- Provided text

---*---

Sunday, September 6, 2015

C++ encapsulation for Data-Oriented Design: performance

(Many thanks to Manu Sánchez for his help with running tests and analyzing results.)
In a past entry, we implemented a little C++ framework that allows us to do DOD while retaining some of the encapsulation benefits and the general look and feel of traditional object-based programming. We complete here the framework by adding a critical piece from the point of view of usability, namely the ability to process sequences of DOD entities with as terse a syntax as we would have in OOP.
To enable DOD for a particular class (like the particle we used in the previous entry), i.e., to distribute its different data members in separate memory locations, we change the class source code to turn it into a class template particle<Access> where Access is a framework-provided entity in charge of granting access to the external data members with a similar syntax as if they were an integral part of the class itself. Now, particle<Access> is no longer a regular class with value semantics, but a mere proxy to the external data without ownership to it. Importantly, it is the members and not the particle objects that are stored: particles are constructed on the fly when needed to use its interface in order to process the data. So, code like
for(const auto& p:particle_)p.render();
cannot possibly work because the application does not have any particle_ container to begin with: instead, the information is stored in separate locations:
std::vector<char> color_;
std::vector<int>  x_,y_,dx_,dy_;
and "traversing" the particles requires that we go through the associated containers in parallel and invoke render on a temporary particle object constructed out of them:
auto itc=&color_[0],ec=itc+color_.size();
auto itx=&x_[0];
auto ity=&y_[0];
auto itdx=&dx_[0];
auto itdy=&dy_[0];
  
for(;itc!=ec;++itc,++itx,++ity,++itdx,++itdy){
  auto p=make_particle(
    access<color,x,y,dx,dy>(itc,itx,ity,itdx,itdy));
  p.render();
}
Fortunately, this boilerplate code can be hidden by the framework by using these auxiliary constructs:
template<typename T> class pointer;

template<template <typename> class Class,typename Access>
class pointer<Class<Access>>
{
  // behaves as Class<Access>>*
};

template<template <typename> class Class,typename Access>
pointer<Class<Access>> make_pointer(const Access& a)

---*---

- Work order
Rewrite the stretch of the C++ encapsulation post from "(Many thanks to" through "have in OOP.", putting "data-oriented design" in place of "DOD". Work only from the post itself.

- Data provided
---*---

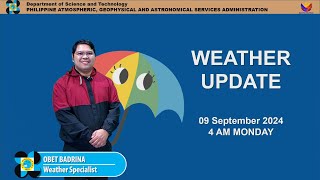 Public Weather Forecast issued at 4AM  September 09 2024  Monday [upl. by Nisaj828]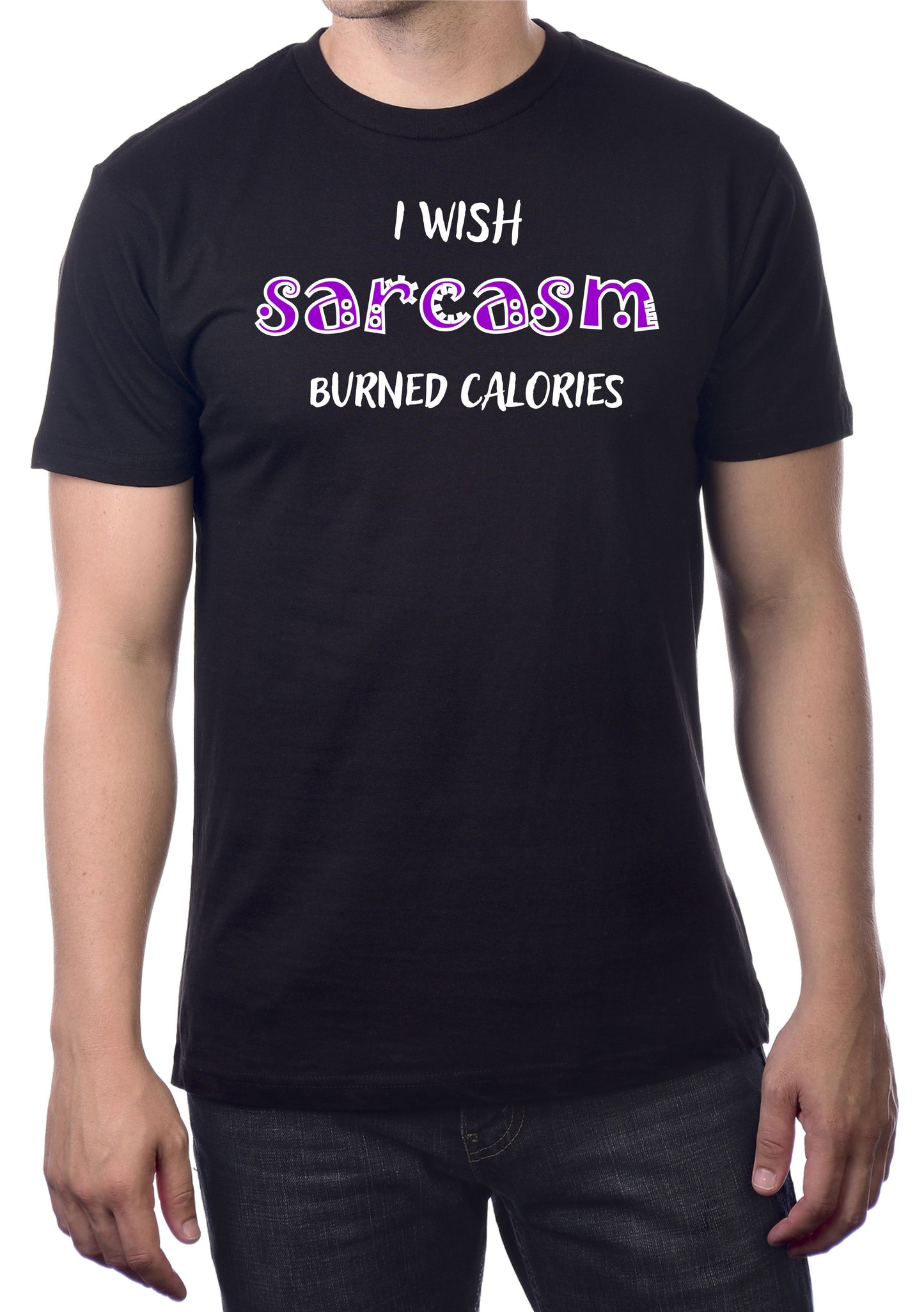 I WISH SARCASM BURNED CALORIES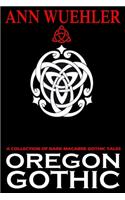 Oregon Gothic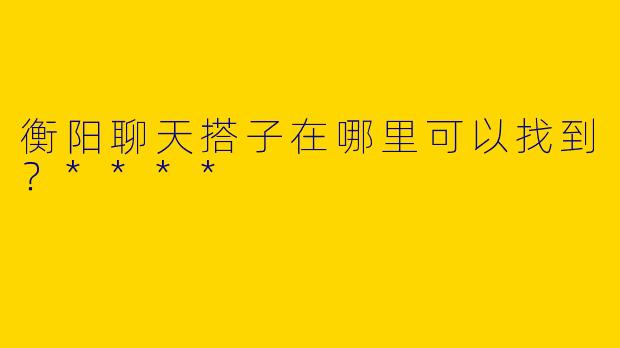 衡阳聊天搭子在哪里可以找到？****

---*---

- Reply
(Many thanks to Manu Sánchez for his help with running tests and analyzing results.)
In a past entry, we implemented a little C++ framework that allows us to do data-oriented design while retaining some of the encapsulation benefits and the general look and feel of traditional object-based programming. We complete here the framework by adding a critical piece from the point of view of usability, namely the ability to process sequences of data-oriented design entities with as terse a syntax as we would have in OOP.